This is the main purpose of this post. Probably all world-class geoscience softwares uses GDAL as engine (maybe except ESRI’s ArcGIS). GDAL is originally written in C++, but it has some wrappers for Python and Julia. GDAL by itself is not really friendly, although using some functions such as GetRasterBand (which is very handy for hyperspectral images) and Polygonyze for autocreating shapefiles. In Python, it’s common to use GDAL alongside OGR/OSR libs to work with projections, while in Julia we can use the GDAL.jl wrapper for everything – however, a more julian syntax can be found on ArchGDAL.jl, which can reduce some good lines of code.

Since GDAL is not high-level enough for most people, the Python ecossystem goes further with its tools: fiona, rasterio, pyproj and shapely helps working with geometries, projections and rasters in a even more simplified but powerful way. The equivalent for those in Julia is probably LibGEOS.jl and Shapefile.jl, but I didn’t use those for long. I don’t know if Julia has an equivalent to Python’s GeoPandas, which can actually lessen headaches when working with coordinates.
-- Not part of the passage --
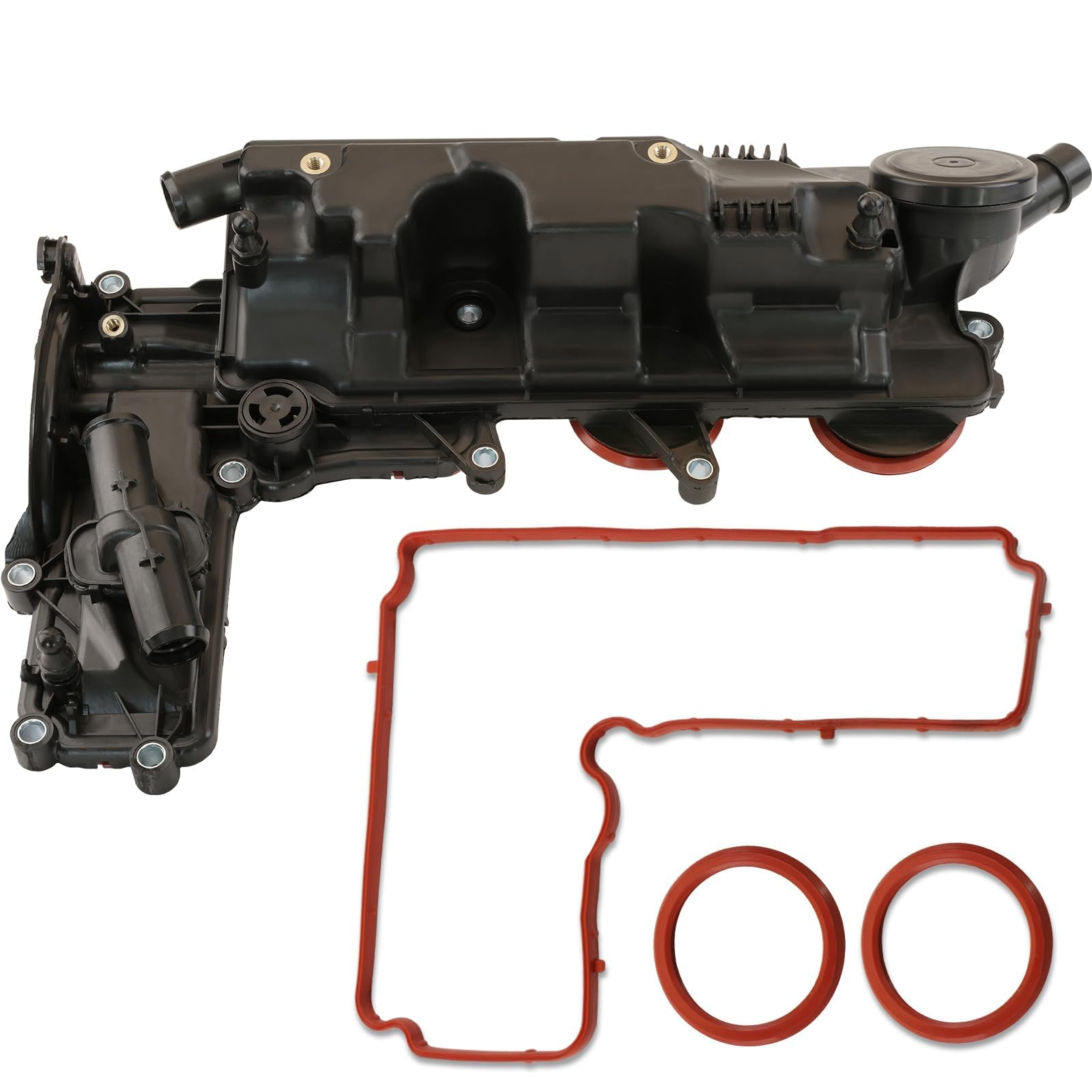 Кришка клапанна Britpart LR022304LR ціна, від 126.55 USD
(Added 15/05/2020) I’ve taken note that there’s the Orfeo Toolbox (developed by France’s CNES) with its Python API which was made exclusively for Remote Sensing. There’s no equivalent for Julia.

Of course, since Python has been for a long time, its easier to find documentation and answers in StackOverflow – and that’s a very plus for begginners. However, I’m really in favour of teaching at least the basics of GDAL for most people – while you can use scikit-image or OpenCV for processing hyperspectral images, you’d need something to write the GTiff header in order to project it, and that’s when the basic knowledge of GDAL (or fiona/pyproj) shines. From those courses I described right at the header of the post, none cared about it – and, well, it’s a problem for the future.
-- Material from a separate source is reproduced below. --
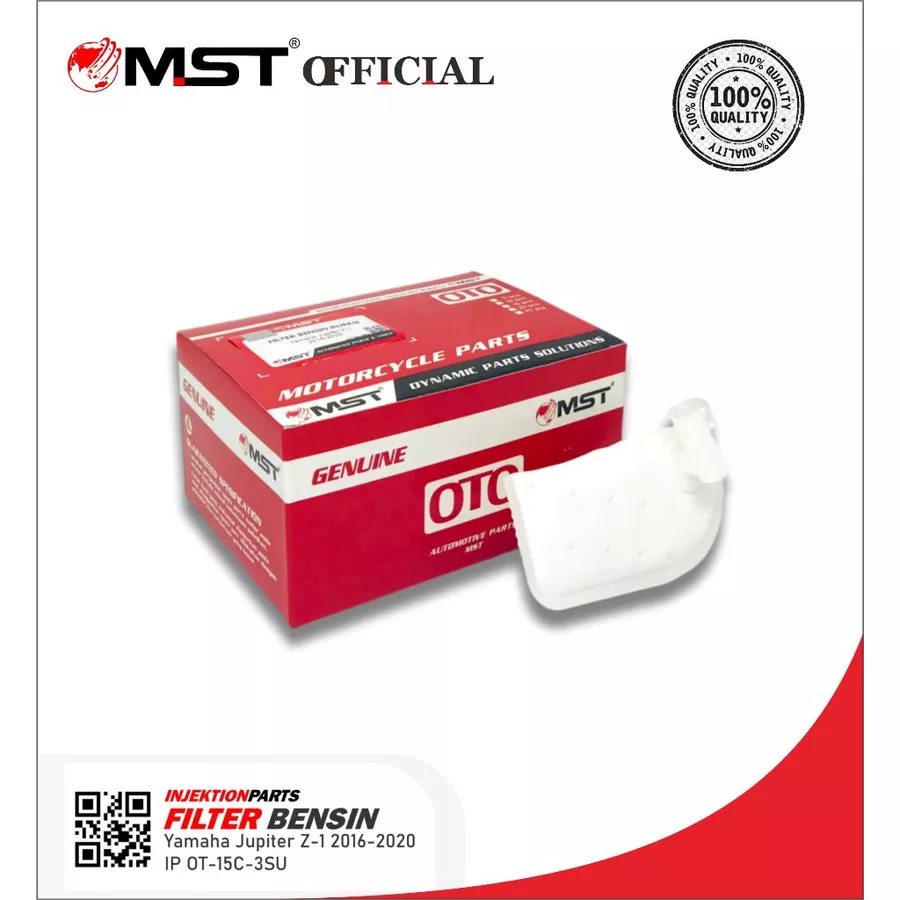 FILTER FUELPUMP/FILTER BENSIN JUP Z1 TH 2016-2020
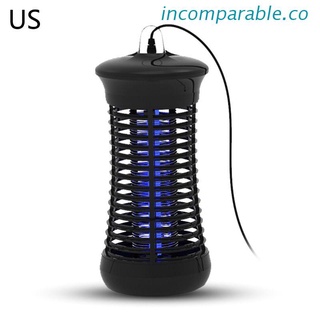 RABLE Electronic Mosquito Killer Indoor UV Light Fly Pests Insects Attractant Trap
Note: Julia is usually compatible with Python via PyCall, however I didn’t research the benchmark impacts of using Python libraries instead of the native ones – hence, I’m avoiding this discussion in this post.
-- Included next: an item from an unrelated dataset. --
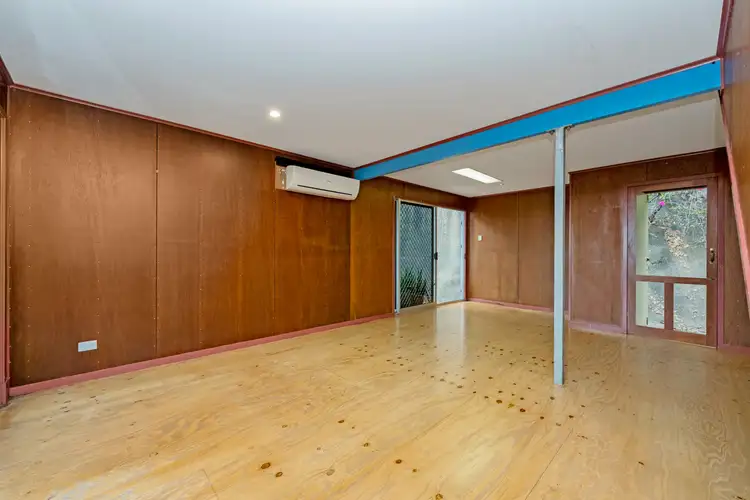 Fourth view of Homely house listing, 5 Gillian Court, Wulguru QLD 4811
Note 2: In particular, Python’s ecossystem is huge. This post covers the really basic and most general libraries for beginners. If you want to work with Natural Language Processing, there’s NLTK. Sometimes you need to obtain data from web, so Selenium or Scrapy is handy here. For web frameworks, there’s Flask/Django in Python and Genie.jl in Julia (tried all of them, they’re awesome). And so it goes.